• **What is being asked**: Retype the stretch of the records from the line containing "In terms of" through the end of the records, character for character.

## Begin Input

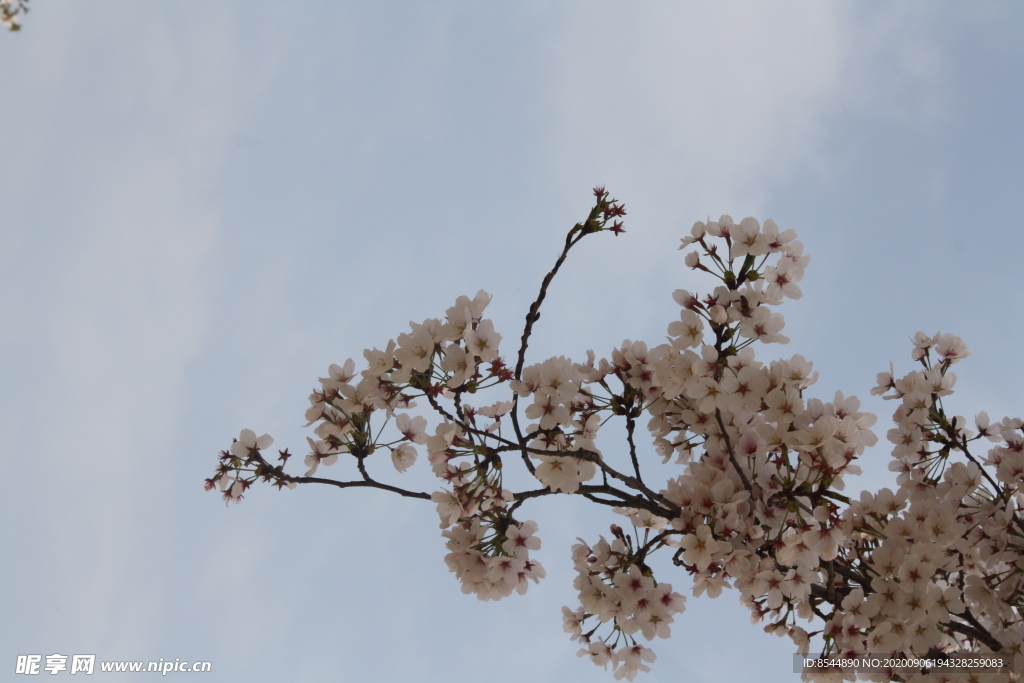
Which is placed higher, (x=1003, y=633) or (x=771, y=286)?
(x=771, y=286)

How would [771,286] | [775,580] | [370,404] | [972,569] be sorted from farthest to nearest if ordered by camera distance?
[972,569], [370,404], [771,286], [775,580]

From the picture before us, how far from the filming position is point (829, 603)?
9.33 feet

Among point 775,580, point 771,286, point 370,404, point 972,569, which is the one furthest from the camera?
point 972,569

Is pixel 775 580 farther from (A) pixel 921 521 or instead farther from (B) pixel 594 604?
(A) pixel 921 521

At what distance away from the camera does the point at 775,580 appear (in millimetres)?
2641

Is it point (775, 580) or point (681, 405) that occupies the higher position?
point (681, 405)

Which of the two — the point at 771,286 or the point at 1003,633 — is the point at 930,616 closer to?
the point at 1003,633

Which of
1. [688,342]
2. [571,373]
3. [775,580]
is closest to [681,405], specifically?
[688,342]

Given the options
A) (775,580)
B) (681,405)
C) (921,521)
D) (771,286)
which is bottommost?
(775,580)

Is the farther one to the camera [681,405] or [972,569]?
[972,569]

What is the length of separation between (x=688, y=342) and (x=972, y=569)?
215 cm

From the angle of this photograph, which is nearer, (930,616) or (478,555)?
(930,616)

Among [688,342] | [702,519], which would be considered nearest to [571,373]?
[688,342]

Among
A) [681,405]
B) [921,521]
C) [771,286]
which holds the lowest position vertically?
[921,521]
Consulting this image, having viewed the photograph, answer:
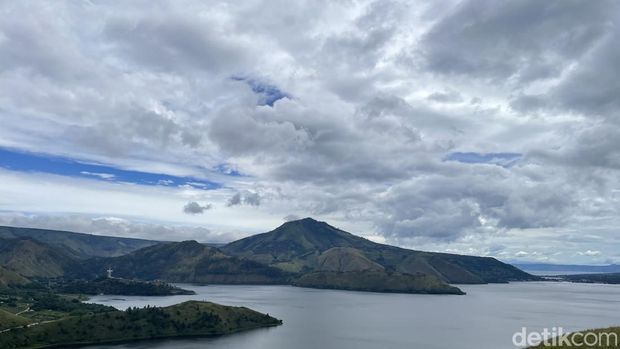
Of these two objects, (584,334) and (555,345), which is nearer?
(555,345)

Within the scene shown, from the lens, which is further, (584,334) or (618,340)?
(584,334)
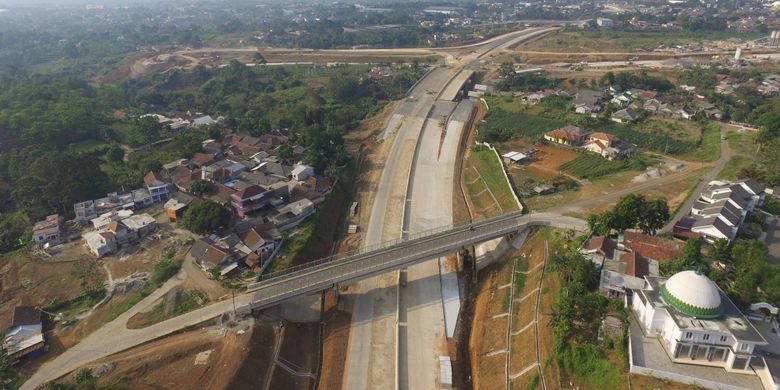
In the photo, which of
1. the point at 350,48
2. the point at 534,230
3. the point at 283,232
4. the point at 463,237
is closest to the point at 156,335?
the point at 283,232

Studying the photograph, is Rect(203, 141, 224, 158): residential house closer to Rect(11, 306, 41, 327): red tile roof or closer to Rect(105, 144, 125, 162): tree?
Rect(105, 144, 125, 162): tree

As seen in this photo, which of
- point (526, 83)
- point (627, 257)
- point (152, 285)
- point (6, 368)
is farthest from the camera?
point (526, 83)

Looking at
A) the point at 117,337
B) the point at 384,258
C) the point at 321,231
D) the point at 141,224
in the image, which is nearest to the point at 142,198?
the point at 141,224

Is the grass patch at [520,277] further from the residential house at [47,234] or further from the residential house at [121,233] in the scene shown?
the residential house at [47,234]

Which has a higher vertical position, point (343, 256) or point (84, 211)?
point (84, 211)

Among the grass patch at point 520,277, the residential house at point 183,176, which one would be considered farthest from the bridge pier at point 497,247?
the residential house at point 183,176

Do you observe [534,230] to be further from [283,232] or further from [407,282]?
[283,232]

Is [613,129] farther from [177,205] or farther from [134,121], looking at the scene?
[134,121]
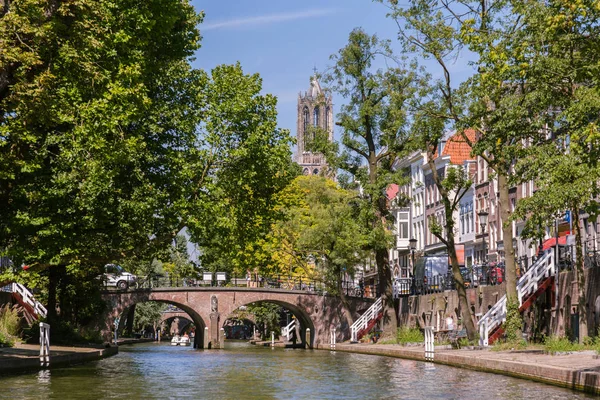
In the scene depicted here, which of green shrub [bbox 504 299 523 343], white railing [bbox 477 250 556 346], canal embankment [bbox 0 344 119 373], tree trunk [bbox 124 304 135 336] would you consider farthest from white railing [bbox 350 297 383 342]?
tree trunk [bbox 124 304 135 336]

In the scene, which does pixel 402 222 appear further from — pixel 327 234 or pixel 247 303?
pixel 327 234

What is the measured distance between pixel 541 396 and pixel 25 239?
18865 millimetres

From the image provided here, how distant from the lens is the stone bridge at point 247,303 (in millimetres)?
71188

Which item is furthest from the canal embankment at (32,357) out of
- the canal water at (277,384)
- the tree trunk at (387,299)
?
the tree trunk at (387,299)

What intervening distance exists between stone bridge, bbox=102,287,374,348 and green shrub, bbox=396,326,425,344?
16.4 meters

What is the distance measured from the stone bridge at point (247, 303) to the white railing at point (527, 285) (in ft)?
95.4

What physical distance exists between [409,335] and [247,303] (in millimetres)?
22523

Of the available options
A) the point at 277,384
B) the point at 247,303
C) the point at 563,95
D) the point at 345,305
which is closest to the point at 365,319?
the point at 345,305

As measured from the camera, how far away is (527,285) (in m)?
41.6

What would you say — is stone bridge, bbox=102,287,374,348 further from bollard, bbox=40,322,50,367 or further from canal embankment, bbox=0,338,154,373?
bollard, bbox=40,322,50,367

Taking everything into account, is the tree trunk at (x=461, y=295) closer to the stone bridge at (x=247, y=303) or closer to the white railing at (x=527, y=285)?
the white railing at (x=527, y=285)

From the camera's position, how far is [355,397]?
73.2 ft

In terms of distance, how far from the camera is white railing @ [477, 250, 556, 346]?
134ft

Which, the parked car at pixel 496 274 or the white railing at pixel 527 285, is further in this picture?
the parked car at pixel 496 274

## End Input

• **Answer to the exercise**:
In terms of distance, how far from the camera is white railing @ [477, 250, 556, 346]?
134ft

Which, the parked car at pixel 496 274 or the white railing at pixel 527 285, is further in this picture?
the parked car at pixel 496 274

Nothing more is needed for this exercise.